DESCRIPTION OF THE TASK -> Search the records below for "phylum: Chordata". Return that line and all remaining lines exactly.

RECORD EXTRACTS ->
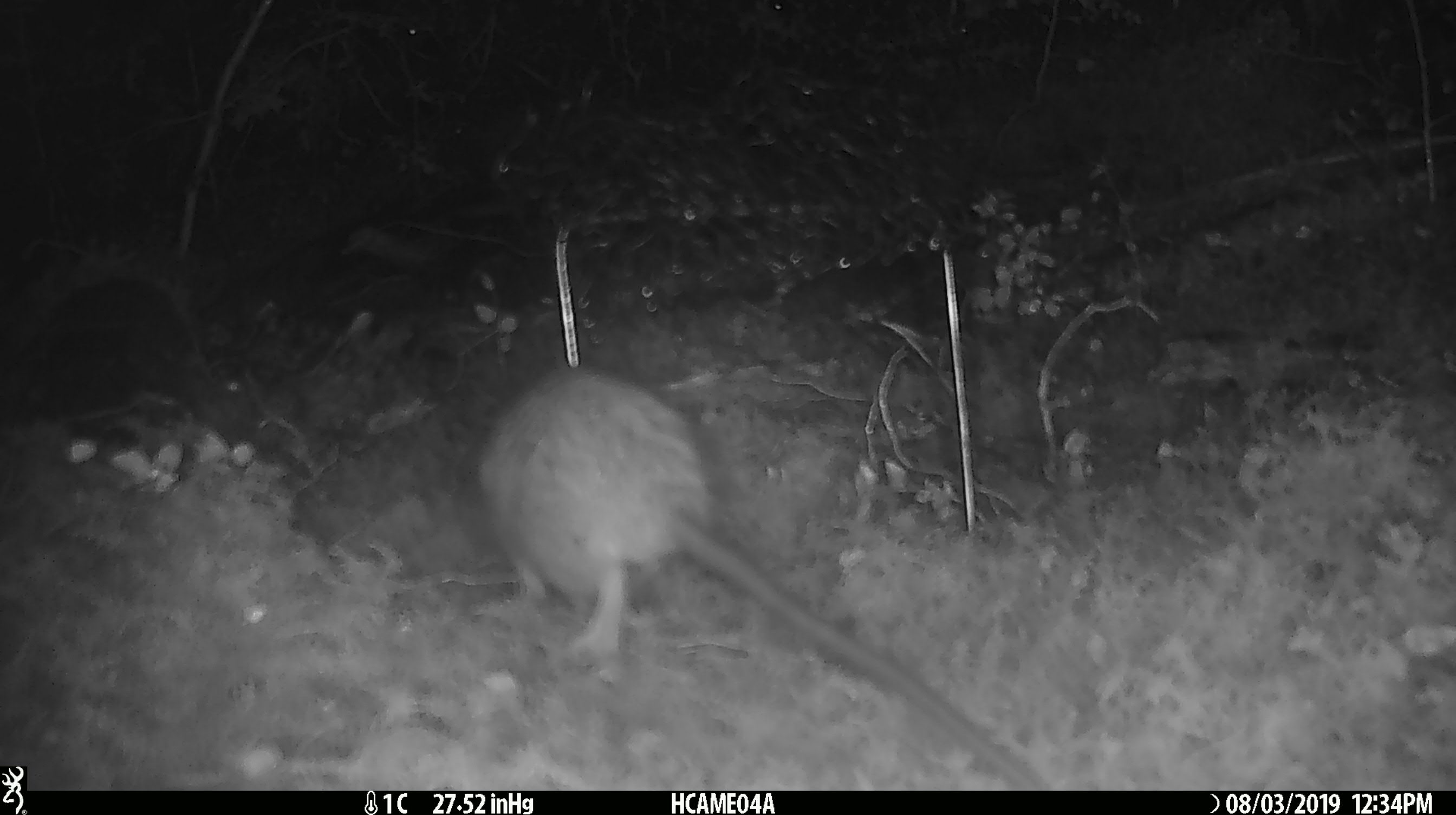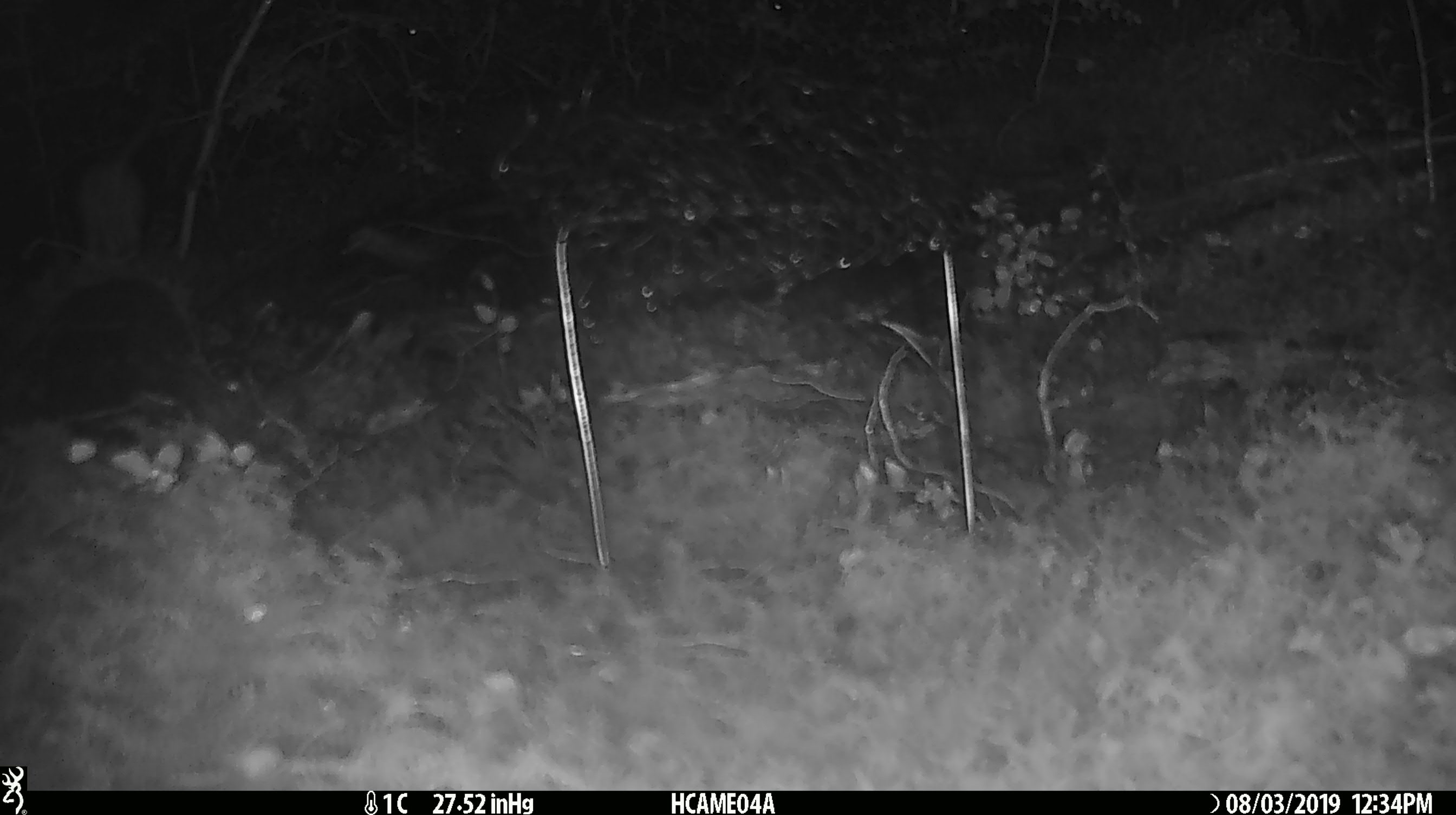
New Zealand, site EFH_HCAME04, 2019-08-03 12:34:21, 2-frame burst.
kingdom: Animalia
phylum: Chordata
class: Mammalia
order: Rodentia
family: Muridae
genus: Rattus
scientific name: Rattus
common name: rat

RESULT OF THE EXERCISE ->
phylum: Chordata
class: Mammalia
order: Rodentia
family: Muridae
genus: Rattus
scientific name: Rattus
common name: rat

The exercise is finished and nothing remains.